▶ [What is expected] Copy the data exactly as it appears, and do not include any pictures.

▶ [Supplied entries]

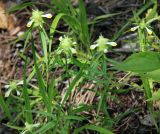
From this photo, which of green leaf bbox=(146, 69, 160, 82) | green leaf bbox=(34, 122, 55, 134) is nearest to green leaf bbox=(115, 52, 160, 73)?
green leaf bbox=(146, 69, 160, 82)

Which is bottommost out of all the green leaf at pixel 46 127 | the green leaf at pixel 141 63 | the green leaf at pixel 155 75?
the green leaf at pixel 46 127

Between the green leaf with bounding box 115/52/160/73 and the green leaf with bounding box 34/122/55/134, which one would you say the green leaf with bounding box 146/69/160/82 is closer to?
the green leaf with bounding box 115/52/160/73

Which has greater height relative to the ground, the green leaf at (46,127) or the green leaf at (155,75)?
the green leaf at (155,75)

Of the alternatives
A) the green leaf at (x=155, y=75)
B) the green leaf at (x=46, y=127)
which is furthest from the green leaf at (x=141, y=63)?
the green leaf at (x=46, y=127)

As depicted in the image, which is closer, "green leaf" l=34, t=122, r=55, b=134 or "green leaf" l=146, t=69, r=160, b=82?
"green leaf" l=146, t=69, r=160, b=82

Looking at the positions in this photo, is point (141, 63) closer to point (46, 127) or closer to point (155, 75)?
point (155, 75)

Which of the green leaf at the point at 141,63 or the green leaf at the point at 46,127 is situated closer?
the green leaf at the point at 141,63

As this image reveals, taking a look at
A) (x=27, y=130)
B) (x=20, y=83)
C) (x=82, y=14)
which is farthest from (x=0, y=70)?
(x=27, y=130)

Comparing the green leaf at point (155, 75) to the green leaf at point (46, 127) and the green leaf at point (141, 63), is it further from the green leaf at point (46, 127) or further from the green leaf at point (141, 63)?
the green leaf at point (46, 127)
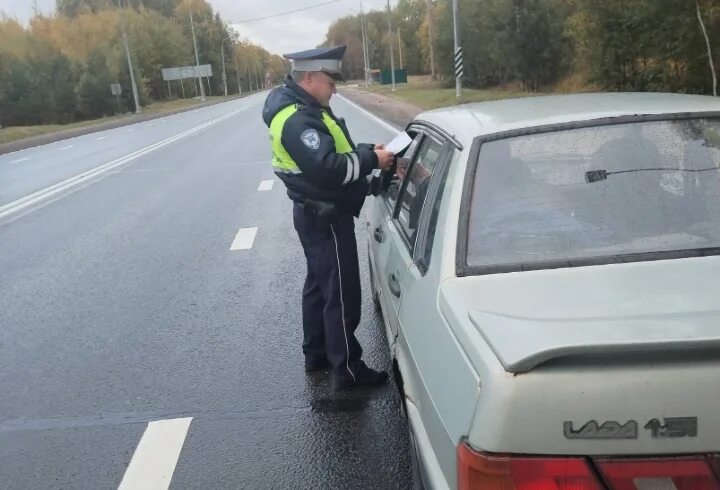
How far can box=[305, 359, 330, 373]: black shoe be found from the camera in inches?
164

▶ [Exercise answer]
From this photo, which of green leaf bbox=(146, 69, 160, 82) | green leaf bbox=(34, 122, 55, 134) is nearest to green leaf bbox=(115, 52, 160, 73)?
green leaf bbox=(146, 69, 160, 82)

Which is bottommost out of all the green leaf at pixel 46 127 | the green leaf at pixel 141 63 | the green leaf at pixel 155 75?
the green leaf at pixel 46 127

Between the green leaf with bounding box 115/52/160/73 and the green leaf with bounding box 34/122/55/134, which one would you say the green leaf with bounding box 146/69/160/82 is closer to?
the green leaf with bounding box 115/52/160/73

Which has greater height relative to the ground, the green leaf at (46,127) or the green leaf at (155,75)?
the green leaf at (155,75)

Of the alternatives
A) the green leaf at (x=155, y=75)
B) the green leaf at (x=46, y=127)
which is furthest from the green leaf at (x=141, y=63)?
the green leaf at (x=46, y=127)

As depicted in the image, which is closer, "green leaf" l=34, t=122, r=55, b=134 or "green leaf" l=146, t=69, r=160, b=82?
"green leaf" l=146, t=69, r=160, b=82

Looking at the positions in this photo, is point (141, 63) closer to point (46, 127) or closer to point (155, 75)?
point (155, 75)

Which of the green leaf at the point at 141,63 or the green leaf at the point at 46,127 is situated closer?
the green leaf at the point at 141,63

As this image reveals, taking a look at
A) (x=27, y=130)
B) (x=20, y=83)
C) (x=82, y=14)
which is farthest from (x=0, y=70)?
(x=27, y=130)

Comparing the green leaf at point (155, 75) to the green leaf at point (46, 127) and the green leaf at point (141, 63), is it further from the green leaf at point (46, 127) or further from the green leaf at point (141, 63)?
the green leaf at point (46, 127)
How far can box=[305, 359, 330, 373]: black shoe be found from the camera in inches?
164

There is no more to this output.